Netflix explains how its error handling system works and it’s impressive
Even with record growth in the midst of the pandemic, Netflix hasn’t seen a drop-in service in 2020. Or at least none that we’ve noticed. Netflix the streaming platform explained how its error handling system works on Monday, November 2 the operation of a technique created to make the service more stable: it was put to the test recently when no one was left without a marathon of its series during a systemic failure.

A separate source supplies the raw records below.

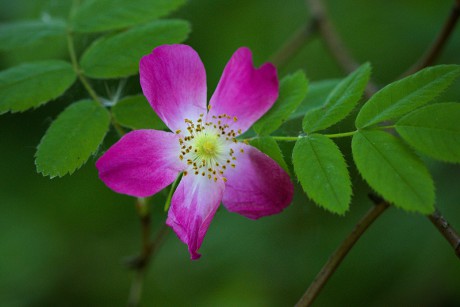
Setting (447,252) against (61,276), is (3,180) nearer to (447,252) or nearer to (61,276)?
(61,276)

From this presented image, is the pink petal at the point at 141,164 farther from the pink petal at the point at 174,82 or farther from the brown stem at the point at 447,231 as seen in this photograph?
the brown stem at the point at 447,231

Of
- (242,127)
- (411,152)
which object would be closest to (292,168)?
(242,127)

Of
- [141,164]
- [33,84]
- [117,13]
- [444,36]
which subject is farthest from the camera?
[444,36]

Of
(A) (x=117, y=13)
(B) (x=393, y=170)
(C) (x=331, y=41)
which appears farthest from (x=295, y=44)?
(B) (x=393, y=170)

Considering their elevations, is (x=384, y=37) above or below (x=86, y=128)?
below

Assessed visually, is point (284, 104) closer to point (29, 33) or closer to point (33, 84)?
point (33, 84)

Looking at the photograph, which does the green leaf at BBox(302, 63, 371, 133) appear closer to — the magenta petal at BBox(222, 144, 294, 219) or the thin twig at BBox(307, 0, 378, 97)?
the magenta petal at BBox(222, 144, 294, 219)
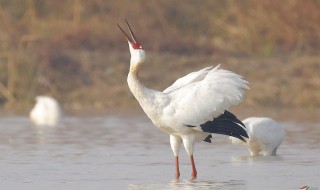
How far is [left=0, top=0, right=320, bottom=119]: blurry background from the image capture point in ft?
74.4

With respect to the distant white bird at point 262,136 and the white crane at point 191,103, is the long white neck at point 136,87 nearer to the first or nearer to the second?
the white crane at point 191,103

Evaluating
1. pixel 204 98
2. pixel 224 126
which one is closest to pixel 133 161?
pixel 224 126

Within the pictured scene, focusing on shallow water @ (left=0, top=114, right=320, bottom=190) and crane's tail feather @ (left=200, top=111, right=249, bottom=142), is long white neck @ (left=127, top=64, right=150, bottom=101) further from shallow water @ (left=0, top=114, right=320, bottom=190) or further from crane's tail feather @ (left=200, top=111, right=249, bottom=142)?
shallow water @ (left=0, top=114, right=320, bottom=190)

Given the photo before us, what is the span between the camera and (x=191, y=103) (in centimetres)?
1093

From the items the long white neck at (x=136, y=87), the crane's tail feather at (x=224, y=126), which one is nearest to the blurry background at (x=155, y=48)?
the crane's tail feather at (x=224, y=126)

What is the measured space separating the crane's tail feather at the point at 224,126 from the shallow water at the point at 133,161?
454mm

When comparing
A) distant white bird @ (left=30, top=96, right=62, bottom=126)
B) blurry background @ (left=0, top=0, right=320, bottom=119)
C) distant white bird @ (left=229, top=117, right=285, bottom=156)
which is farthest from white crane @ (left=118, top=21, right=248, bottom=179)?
blurry background @ (left=0, top=0, right=320, bottom=119)

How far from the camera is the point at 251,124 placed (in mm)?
13031

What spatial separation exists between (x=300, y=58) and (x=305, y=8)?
1.53 metres

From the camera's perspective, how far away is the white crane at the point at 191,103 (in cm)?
1081

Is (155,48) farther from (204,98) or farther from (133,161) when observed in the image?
(204,98)

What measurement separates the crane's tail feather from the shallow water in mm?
454

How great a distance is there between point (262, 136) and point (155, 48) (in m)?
12.5

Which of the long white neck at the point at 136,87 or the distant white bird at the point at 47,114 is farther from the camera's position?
the distant white bird at the point at 47,114
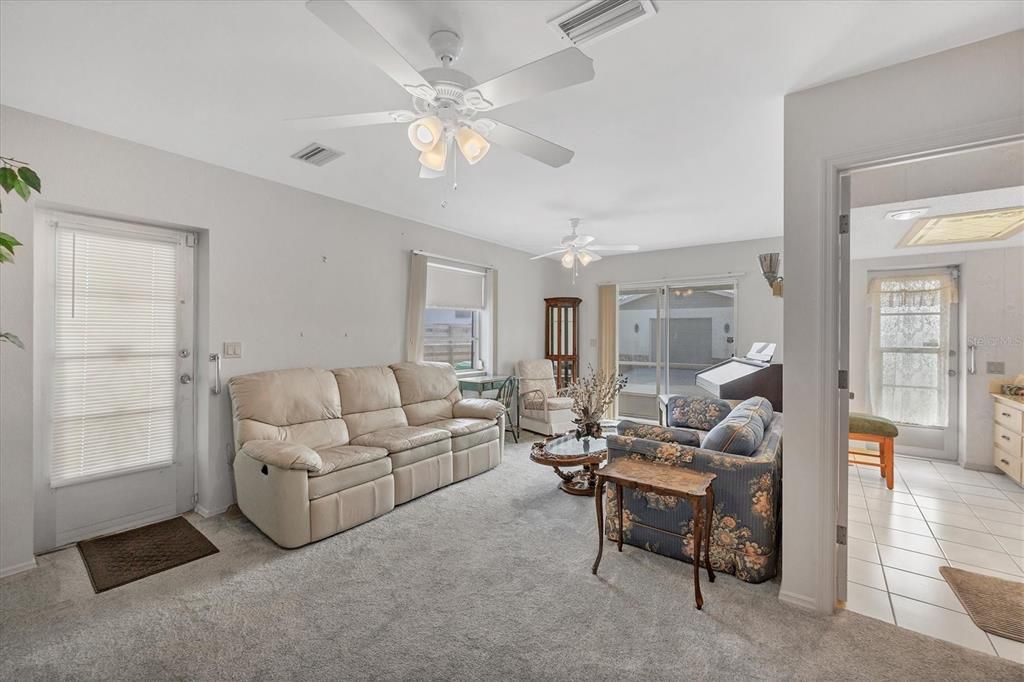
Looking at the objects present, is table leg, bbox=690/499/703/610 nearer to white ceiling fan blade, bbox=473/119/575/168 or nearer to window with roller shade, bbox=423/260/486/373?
white ceiling fan blade, bbox=473/119/575/168

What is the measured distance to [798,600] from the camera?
214cm

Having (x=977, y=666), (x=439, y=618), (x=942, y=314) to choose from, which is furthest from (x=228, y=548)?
(x=942, y=314)

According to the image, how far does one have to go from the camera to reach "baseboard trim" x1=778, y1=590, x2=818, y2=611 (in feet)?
6.91

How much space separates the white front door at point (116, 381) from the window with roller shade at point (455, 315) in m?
2.42

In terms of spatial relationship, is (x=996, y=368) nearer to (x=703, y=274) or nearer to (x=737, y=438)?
(x=737, y=438)

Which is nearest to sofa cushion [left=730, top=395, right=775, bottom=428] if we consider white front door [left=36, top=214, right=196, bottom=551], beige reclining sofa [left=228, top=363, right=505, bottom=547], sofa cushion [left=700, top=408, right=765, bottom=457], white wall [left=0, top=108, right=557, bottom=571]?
sofa cushion [left=700, top=408, right=765, bottom=457]

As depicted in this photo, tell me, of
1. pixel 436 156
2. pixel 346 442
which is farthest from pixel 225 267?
pixel 436 156

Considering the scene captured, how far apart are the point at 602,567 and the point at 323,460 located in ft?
6.54

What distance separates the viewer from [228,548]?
2754mm

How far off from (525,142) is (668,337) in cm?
512

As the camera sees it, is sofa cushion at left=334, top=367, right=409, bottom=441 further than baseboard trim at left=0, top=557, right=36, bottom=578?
Yes

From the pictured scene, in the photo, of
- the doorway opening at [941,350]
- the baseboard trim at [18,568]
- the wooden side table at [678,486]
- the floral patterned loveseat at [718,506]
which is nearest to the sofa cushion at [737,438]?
the floral patterned loveseat at [718,506]

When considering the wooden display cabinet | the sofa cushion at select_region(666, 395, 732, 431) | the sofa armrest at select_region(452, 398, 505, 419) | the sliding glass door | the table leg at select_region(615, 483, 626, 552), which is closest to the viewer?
the table leg at select_region(615, 483, 626, 552)

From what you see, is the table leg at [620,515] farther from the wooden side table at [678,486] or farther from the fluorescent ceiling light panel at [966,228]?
the fluorescent ceiling light panel at [966,228]
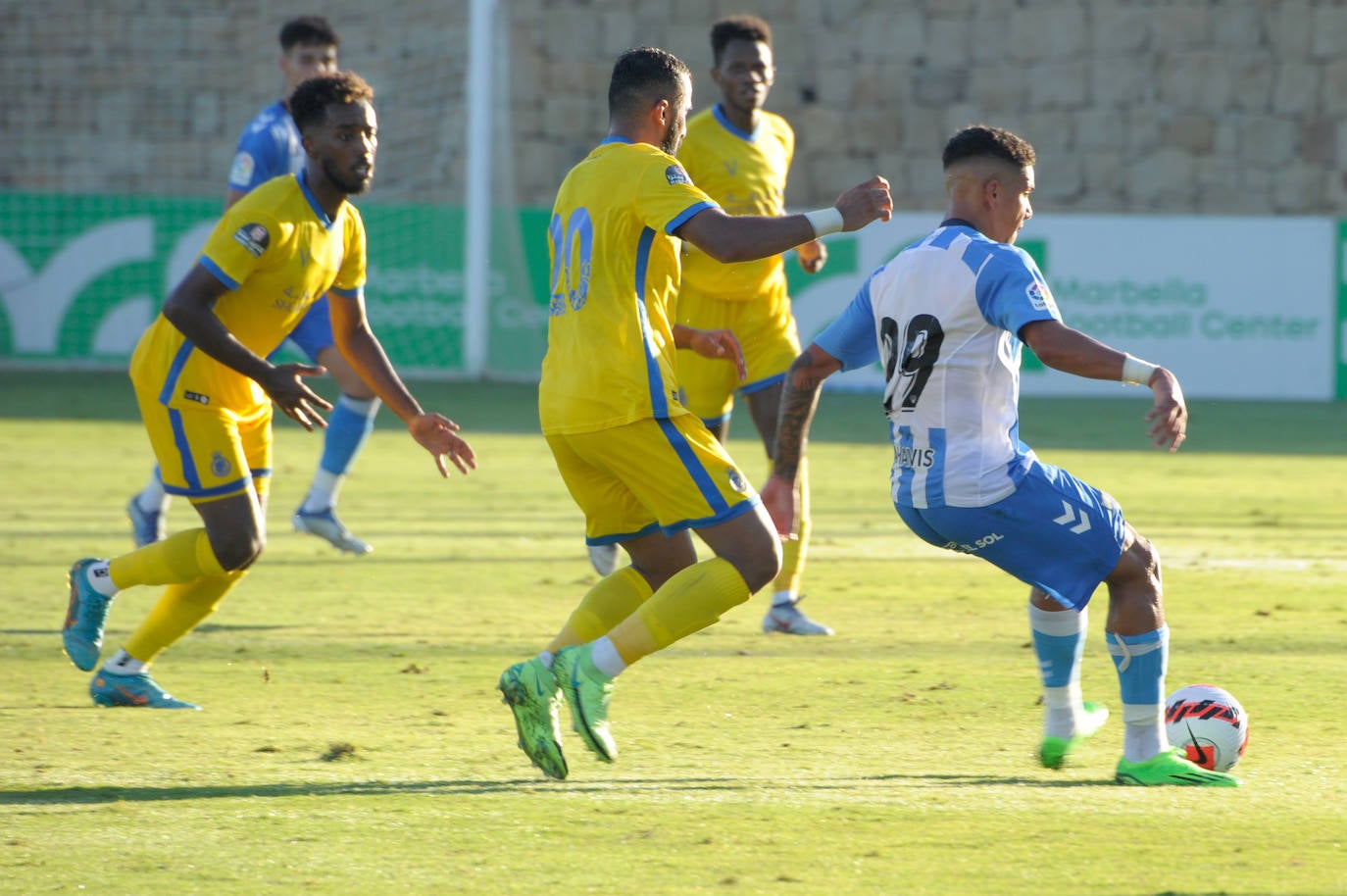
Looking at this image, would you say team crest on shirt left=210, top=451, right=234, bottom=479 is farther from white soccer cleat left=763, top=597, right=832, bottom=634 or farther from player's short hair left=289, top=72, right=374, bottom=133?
white soccer cleat left=763, top=597, right=832, bottom=634

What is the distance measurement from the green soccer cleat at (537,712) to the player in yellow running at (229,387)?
0.93 metres

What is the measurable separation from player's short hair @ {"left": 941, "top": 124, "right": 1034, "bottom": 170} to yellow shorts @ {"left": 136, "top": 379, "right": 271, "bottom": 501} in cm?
237

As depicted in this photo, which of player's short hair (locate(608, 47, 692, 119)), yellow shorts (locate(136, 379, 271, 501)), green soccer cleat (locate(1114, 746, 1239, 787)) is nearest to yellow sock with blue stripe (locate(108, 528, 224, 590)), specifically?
yellow shorts (locate(136, 379, 271, 501))

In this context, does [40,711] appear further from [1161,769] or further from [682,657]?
[1161,769]

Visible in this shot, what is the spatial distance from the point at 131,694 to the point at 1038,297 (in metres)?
3.00

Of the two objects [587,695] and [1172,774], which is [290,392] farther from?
[1172,774]

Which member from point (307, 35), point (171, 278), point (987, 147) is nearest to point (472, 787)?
point (987, 147)

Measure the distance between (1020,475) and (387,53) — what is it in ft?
62.3

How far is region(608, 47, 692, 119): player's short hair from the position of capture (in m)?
4.68

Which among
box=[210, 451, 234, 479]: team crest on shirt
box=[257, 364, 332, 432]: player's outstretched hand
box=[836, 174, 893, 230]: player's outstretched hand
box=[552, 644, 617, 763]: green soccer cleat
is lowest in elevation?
box=[552, 644, 617, 763]: green soccer cleat

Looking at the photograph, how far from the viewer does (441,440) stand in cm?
525

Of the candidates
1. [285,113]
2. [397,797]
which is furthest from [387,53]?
[397,797]

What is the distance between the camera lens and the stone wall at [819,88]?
21.1 m

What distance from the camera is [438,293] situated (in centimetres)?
1923
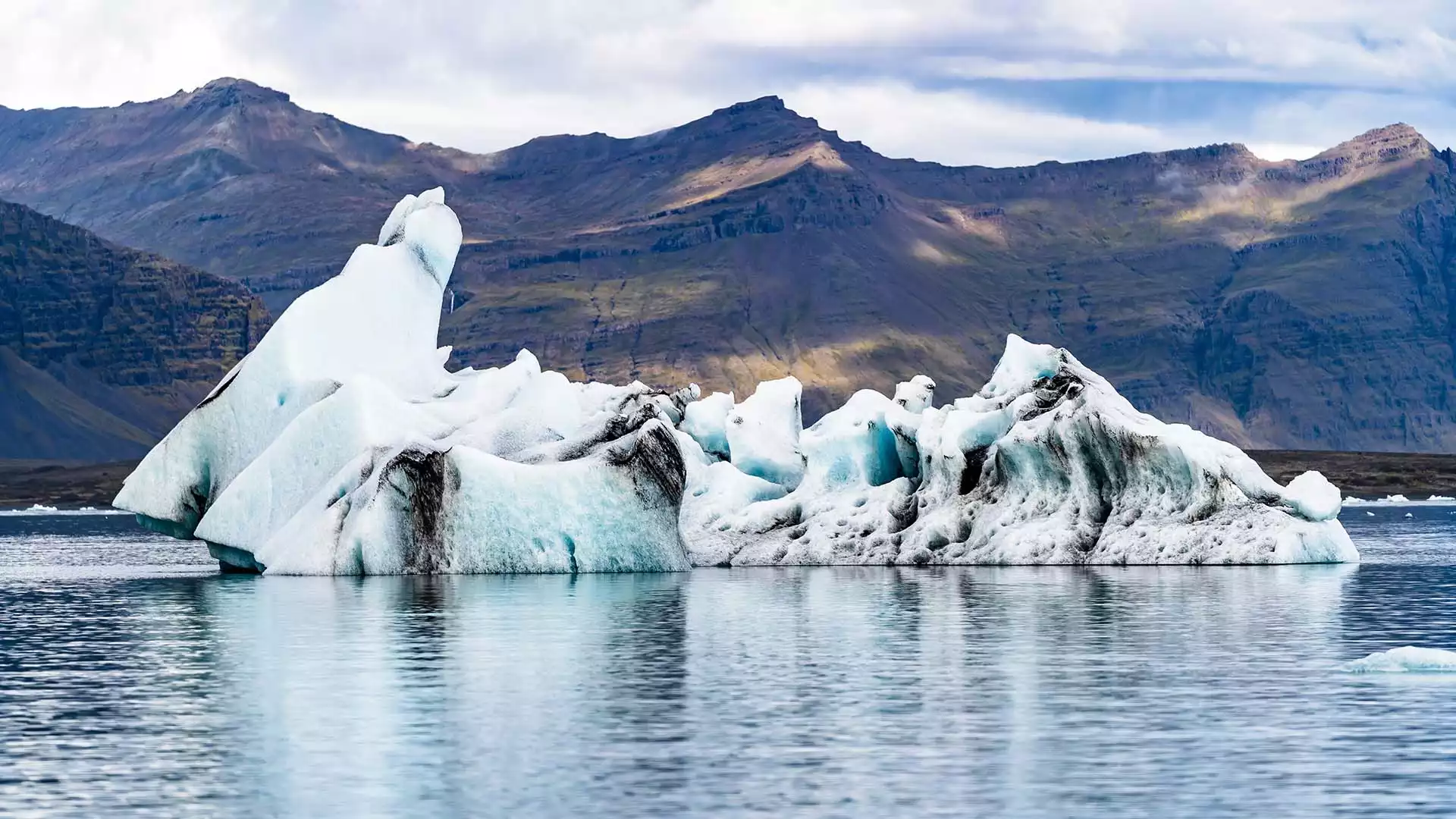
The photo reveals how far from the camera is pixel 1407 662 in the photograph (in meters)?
29.9

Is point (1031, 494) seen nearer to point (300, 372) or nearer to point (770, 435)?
point (770, 435)

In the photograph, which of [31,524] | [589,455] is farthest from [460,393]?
[31,524]

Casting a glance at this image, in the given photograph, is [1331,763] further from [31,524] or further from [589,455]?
[31,524]

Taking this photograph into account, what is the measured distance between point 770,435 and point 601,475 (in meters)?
16.3

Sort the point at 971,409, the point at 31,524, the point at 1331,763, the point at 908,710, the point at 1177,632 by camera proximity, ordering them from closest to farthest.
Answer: the point at 1331,763 < the point at 908,710 < the point at 1177,632 < the point at 971,409 < the point at 31,524

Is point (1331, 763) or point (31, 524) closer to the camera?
point (1331, 763)

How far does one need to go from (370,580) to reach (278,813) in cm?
3206

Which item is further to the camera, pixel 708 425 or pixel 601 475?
pixel 708 425

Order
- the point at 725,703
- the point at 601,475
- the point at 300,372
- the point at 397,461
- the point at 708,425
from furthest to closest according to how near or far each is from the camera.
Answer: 1. the point at 708,425
2. the point at 300,372
3. the point at 601,475
4. the point at 397,461
5. the point at 725,703

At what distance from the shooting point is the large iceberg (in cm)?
5009

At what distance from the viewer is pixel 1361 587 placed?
50.8 meters

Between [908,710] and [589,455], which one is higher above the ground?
[589,455]

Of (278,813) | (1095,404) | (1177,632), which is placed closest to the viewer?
(278,813)

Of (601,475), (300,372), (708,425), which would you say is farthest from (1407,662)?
(708,425)
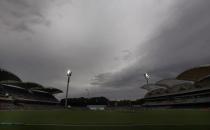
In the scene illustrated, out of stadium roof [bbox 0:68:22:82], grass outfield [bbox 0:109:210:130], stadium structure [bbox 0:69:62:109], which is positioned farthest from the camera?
stadium roof [bbox 0:68:22:82]

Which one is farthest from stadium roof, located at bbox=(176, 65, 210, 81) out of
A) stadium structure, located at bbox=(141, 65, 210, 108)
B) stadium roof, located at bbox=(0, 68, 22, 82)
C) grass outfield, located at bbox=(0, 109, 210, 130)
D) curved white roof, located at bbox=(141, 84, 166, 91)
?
stadium roof, located at bbox=(0, 68, 22, 82)

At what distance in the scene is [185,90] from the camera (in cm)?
6656

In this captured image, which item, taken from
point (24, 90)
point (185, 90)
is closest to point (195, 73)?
point (185, 90)

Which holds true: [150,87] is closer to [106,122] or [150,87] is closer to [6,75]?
[6,75]

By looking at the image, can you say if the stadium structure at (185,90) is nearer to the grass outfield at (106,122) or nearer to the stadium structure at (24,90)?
the grass outfield at (106,122)

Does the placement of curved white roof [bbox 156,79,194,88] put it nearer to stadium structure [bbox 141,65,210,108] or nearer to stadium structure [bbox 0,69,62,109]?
stadium structure [bbox 141,65,210,108]

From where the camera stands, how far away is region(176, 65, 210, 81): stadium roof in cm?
7006

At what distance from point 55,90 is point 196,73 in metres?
56.9

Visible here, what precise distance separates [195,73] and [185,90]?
11.7 meters

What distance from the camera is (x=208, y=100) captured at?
1918 inches

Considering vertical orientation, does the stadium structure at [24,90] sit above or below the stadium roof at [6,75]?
below

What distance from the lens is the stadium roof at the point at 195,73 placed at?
7006 cm

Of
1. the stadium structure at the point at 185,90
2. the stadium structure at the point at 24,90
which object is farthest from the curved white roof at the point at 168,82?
the stadium structure at the point at 24,90

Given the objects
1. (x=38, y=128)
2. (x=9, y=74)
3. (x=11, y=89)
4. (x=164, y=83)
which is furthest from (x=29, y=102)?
(x=38, y=128)
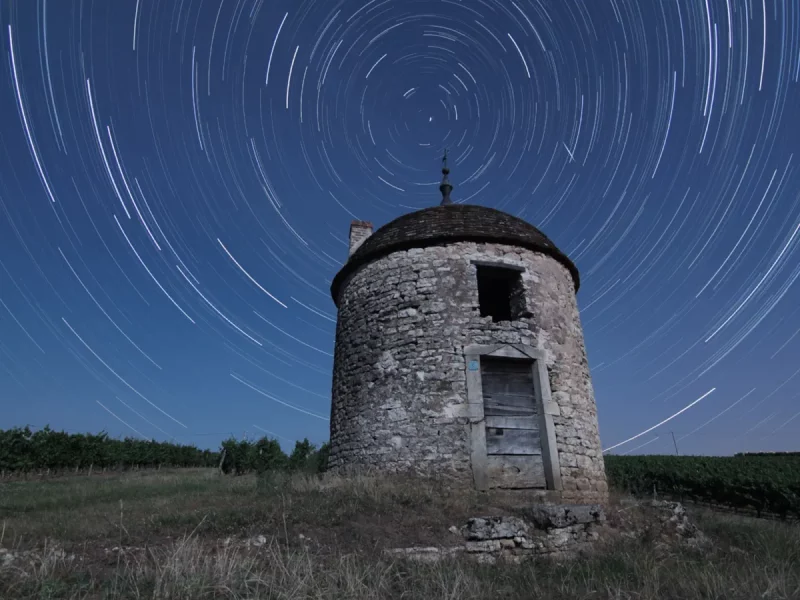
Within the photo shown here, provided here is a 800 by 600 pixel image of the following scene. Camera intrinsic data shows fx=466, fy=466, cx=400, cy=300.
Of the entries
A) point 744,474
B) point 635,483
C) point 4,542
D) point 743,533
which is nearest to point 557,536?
point 743,533

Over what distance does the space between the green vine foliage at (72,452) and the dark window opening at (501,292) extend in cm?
2694

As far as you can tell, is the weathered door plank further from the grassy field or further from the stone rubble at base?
the stone rubble at base

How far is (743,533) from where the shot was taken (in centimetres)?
Result: 784

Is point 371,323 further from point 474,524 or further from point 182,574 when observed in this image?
point 182,574

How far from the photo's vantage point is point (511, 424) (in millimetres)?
9109

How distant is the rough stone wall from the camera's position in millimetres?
8844

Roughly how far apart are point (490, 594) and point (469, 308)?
5926 millimetres

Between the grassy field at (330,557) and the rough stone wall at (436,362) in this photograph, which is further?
the rough stone wall at (436,362)

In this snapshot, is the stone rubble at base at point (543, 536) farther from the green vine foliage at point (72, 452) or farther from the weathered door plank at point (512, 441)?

The priority-based progressive load reduction technique is a way to keep essential parts of Netflix running during an outage. First, the company defined which requests are less important (such as access sheets and other history requests), important (history, language selection, or pause button), and most important (the content itself, of course).
In the event of a system failure, Netflix takes established priorities into account and prevents your cell phone, computer or television from making lower requests, so the rest can be accessed. It all seems very obvious now that it was put in place, but Netflix had no such thing until 2019: Basically, systems could be totally on-air or totally off-air, with no middle ground.
Netflix limits traffic to prevent the entire service from failing
This animation shows how it was still possible to start playing an episode of Cobra Kai even if most requests were denied (503 is a standard HTTP code for server downtime; 200 is when all went well. ):
Behind the scenes, all control is carried out by Zuul, a routing service created by Netflix that even has open-source code. It constantly monitors the different services that makeup Netflix: if the latency or failure rate of one of them exceeds a predefined limit, the traffic of the service in question is limited to keep it running.
Now, if Zuul himself notices that it is getting overloaded, depending on the processing usage or the number of active connections, the traffic will gradually be limited more aggressively to keep Netflix running while the system recovers. Harnessing this resource is essential, because obviously if Zuul goes down, all of Netflix will be down.
While the mess is happening behind the scenes, Zuul sends a signal to your TV, app, or browser, letting you know how many requests they can make and within what time frame. This helps prevent your phone (and millions of other users) from repeatedly trying to reconnect to Netflix in a short period of time, further exacerbating the overload on your company’s servers.